> [OBJECTIVE] Reproduce the following items line for line, omitting the pictures from your answer.

(Spatial data with pictures)
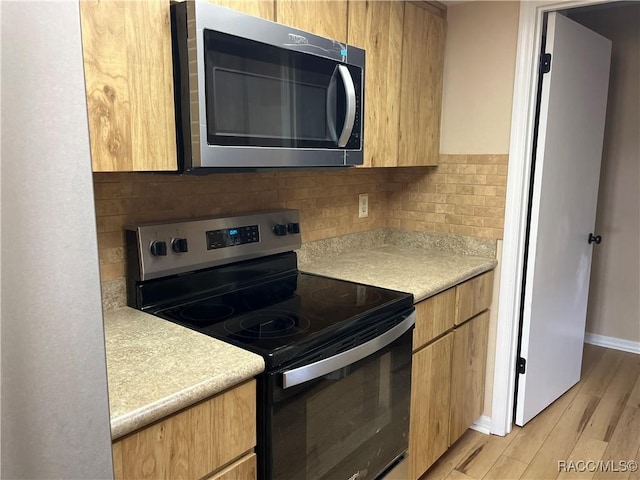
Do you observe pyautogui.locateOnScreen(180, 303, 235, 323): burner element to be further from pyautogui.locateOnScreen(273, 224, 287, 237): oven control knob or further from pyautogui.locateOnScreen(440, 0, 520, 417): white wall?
pyautogui.locateOnScreen(440, 0, 520, 417): white wall

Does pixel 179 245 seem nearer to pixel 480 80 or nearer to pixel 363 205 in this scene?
pixel 363 205

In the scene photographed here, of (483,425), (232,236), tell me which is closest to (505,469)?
(483,425)

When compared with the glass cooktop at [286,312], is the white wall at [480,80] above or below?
above

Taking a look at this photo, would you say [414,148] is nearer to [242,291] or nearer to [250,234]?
[250,234]

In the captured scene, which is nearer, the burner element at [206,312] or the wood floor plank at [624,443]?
the burner element at [206,312]

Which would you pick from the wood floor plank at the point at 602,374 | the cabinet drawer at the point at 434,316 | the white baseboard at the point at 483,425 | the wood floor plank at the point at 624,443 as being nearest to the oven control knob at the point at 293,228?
the cabinet drawer at the point at 434,316

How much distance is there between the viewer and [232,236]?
1.77 m

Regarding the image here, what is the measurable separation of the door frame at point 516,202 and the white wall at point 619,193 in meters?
1.39

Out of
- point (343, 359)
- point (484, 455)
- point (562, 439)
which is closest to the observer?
point (343, 359)

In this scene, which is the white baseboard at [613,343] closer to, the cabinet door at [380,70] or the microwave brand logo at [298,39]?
the cabinet door at [380,70]

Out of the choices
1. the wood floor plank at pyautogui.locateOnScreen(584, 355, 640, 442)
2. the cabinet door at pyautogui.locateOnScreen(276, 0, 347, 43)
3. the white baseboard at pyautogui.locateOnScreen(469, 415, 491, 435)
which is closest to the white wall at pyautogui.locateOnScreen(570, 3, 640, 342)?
the wood floor plank at pyautogui.locateOnScreen(584, 355, 640, 442)

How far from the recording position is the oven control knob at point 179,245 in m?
1.59

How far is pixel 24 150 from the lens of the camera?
52cm

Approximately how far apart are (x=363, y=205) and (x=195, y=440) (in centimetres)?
160
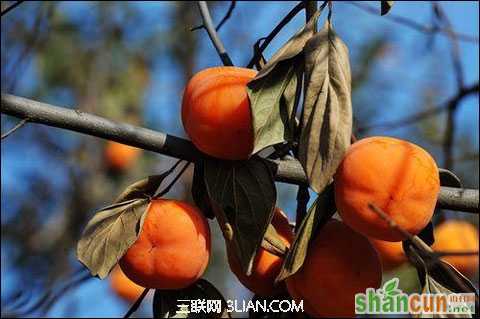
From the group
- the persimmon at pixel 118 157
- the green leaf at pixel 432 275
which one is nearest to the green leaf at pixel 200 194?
the green leaf at pixel 432 275

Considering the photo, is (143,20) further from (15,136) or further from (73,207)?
(73,207)

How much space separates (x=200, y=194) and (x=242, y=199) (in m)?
0.11

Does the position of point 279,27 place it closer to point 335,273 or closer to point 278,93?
point 278,93

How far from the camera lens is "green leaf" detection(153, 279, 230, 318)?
1245 millimetres

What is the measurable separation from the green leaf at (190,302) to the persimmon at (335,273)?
7.0 inches

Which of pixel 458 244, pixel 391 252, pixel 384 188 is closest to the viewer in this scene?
pixel 384 188

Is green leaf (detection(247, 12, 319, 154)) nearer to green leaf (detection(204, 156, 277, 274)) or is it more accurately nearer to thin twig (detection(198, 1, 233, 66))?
green leaf (detection(204, 156, 277, 274))

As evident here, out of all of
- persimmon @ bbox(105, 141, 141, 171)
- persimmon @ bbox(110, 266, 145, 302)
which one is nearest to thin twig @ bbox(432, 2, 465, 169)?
persimmon @ bbox(110, 266, 145, 302)

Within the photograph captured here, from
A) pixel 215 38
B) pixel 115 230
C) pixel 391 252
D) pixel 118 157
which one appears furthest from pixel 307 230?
pixel 118 157

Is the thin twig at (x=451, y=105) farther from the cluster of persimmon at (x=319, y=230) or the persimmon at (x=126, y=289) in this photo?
the persimmon at (x=126, y=289)

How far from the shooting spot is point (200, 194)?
4.07ft

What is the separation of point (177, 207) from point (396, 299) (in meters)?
0.33

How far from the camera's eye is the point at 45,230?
14.0 ft

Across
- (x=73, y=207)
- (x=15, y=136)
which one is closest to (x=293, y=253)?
(x=73, y=207)
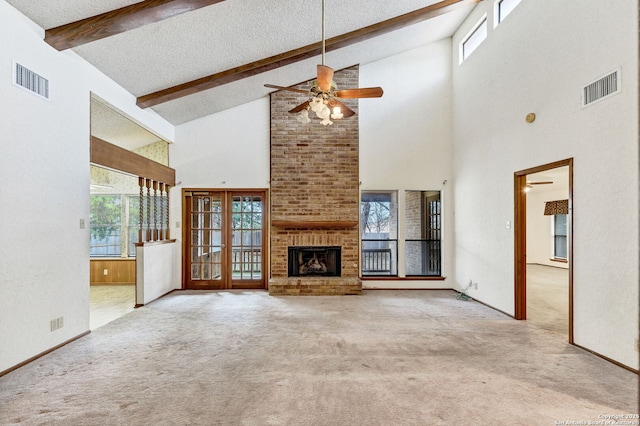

> [FINISHED EXERCISE]
Do you observe pyautogui.locateOnScreen(180, 303, 235, 323): burner element to be further from pyautogui.locateOnScreen(273, 224, 287, 237): oven control knob or further from pyautogui.locateOnScreen(440, 0, 520, 417): white wall?
pyautogui.locateOnScreen(440, 0, 520, 417): white wall

Does pixel 179 245 seem nearer to pixel 480 80 or nearer to pixel 363 205 in this scene?
pixel 363 205

In the scene photographed here, of (483,425), (232,236), tell me which is closest to (505,469)?
(483,425)

When compared with the glass cooktop at [286,312], is the white wall at [480,80] above or below?
above

Taking a look at this photo, would you say [414,148] is nearer to [242,291] or nearer to [250,234]?
[250,234]

In the captured scene, which is nearer, the burner element at [206,312] or the wood floor plank at [624,443]?
the burner element at [206,312]

Which would you pick from the wood floor plank at the point at 602,374 | the cabinet drawer at the point at 434,316 | the white baseboard at the point at 483,425 | the wood floor plank at the point at 624,443 as being nearest to the oven control knob at the point at 293,228?
the cabinet drawer at the point at 434,316

How much distance is there between the viewer and [232,236]?
1.77 m

Regarding the image here, what is the measurable separation of the door frame at point 516,202 and the white wall at point 619,193 in meters?
1.39

Out of
- point (343, 359)
- point (484, 455)
- point (562, 439)
which is closest to the observer?
point (343, 359)

In this scene, which is the white baseboard at [613,343] closer to, the cabinet door at [380,70] or the microwave brand logo at [298,39]?
the cabinet door at [380,70]

Out of the choices
1. the wood floor plank at pyautogui.locateOnScreen(584, 355, 640, 442)
2. the cabinet door at pyautogui.locateOnScreen(276, 0, 347, 43)
3. the white baseboard at pyautogui.locateOnScreen(469, 415, 491, 435)
which is closest to the white wall at pyautogui.locateOnScreen(570, 3, 640, 342)?
the wood floor plank at pyautogui.locateOnScreen(584, 355, 640, 442)

How far from the recording position is the oven control knob at point 179,245 in m?
1.59

How far is pixel 24 150 from the lens of the camera?
52cm

Approximately how far apart are (x=363, y=205) and (x=195, y=440) (in centimetres)?
160
From the group
- the persimmon at pixel 118 157
- the green leaf at pixel 432 275
which one is nearest to the green leaf at pixel 200 194?
the green leaf at pixel 432 275

Considering the photo, is (143,20) further from (15,136) or further from (73,207)?
(73,207)

How much space separates (x=200, y=194) and (x=242, y=199) (in m)?
0.11

Does the position of point 279,27 place it closer to point 335,273 or closer to point 278,93?
point 278,93

How far from the camera lens is "green leaf" detection(153, 279, 230, 318)?
1245 millimetres

What is the measurable separation from the green leaf at (190,302) to the persimmon at (335,273)?
7.0 inches

Which of pixel 458 244, pixel 391 252, pixel 384 188 is closest to the viewer in this scene?
pixel 384 188

Is green leaf (detection(247, 12, 319, 154)) nearer to green leaf (detection(204, 156, 277, 274)) or is it more accurately nearer to thin twig (detection(198, 1, 233, 66))?
green leaf (detection(204, 156, 277, 274))

As evident here, out of all of
- persimmon @ bbox(105, 141, 141, 171)
- persimmon @ bbox(110, 266, 145, 302)
which one is nearest to thin twig @ bbox(432, 2, 465, 169)?
persimmon @ bbox(110, 266, 145, 302)

Within the photograph captured here, from
A) pixel 215 38
B) pixel 115 230
C) pixel 391 252
D) pixel 118 157
which one appears furthest from pixel 307 230?
pixel 118 157

Is the thin twig at (x=451, y=105) farther from the cluster of persimmon at (x=319, y=230) or the persimmon at (x=126, y=289) in this photo?
the persimmon at (x=126, y=289)

How far from the shooting spot is point (200, 194)?
4.07ft

What is the separation of point (177, 207) from point (396, 299) (in meters)?
0.33

How far from the camera's eye is the point at 45,230?
14.0 ft

Across
- (x=73, y=207)
- (x=15, y=136)
which one is closest to (x=293, y=253)?
(x=73, y=207)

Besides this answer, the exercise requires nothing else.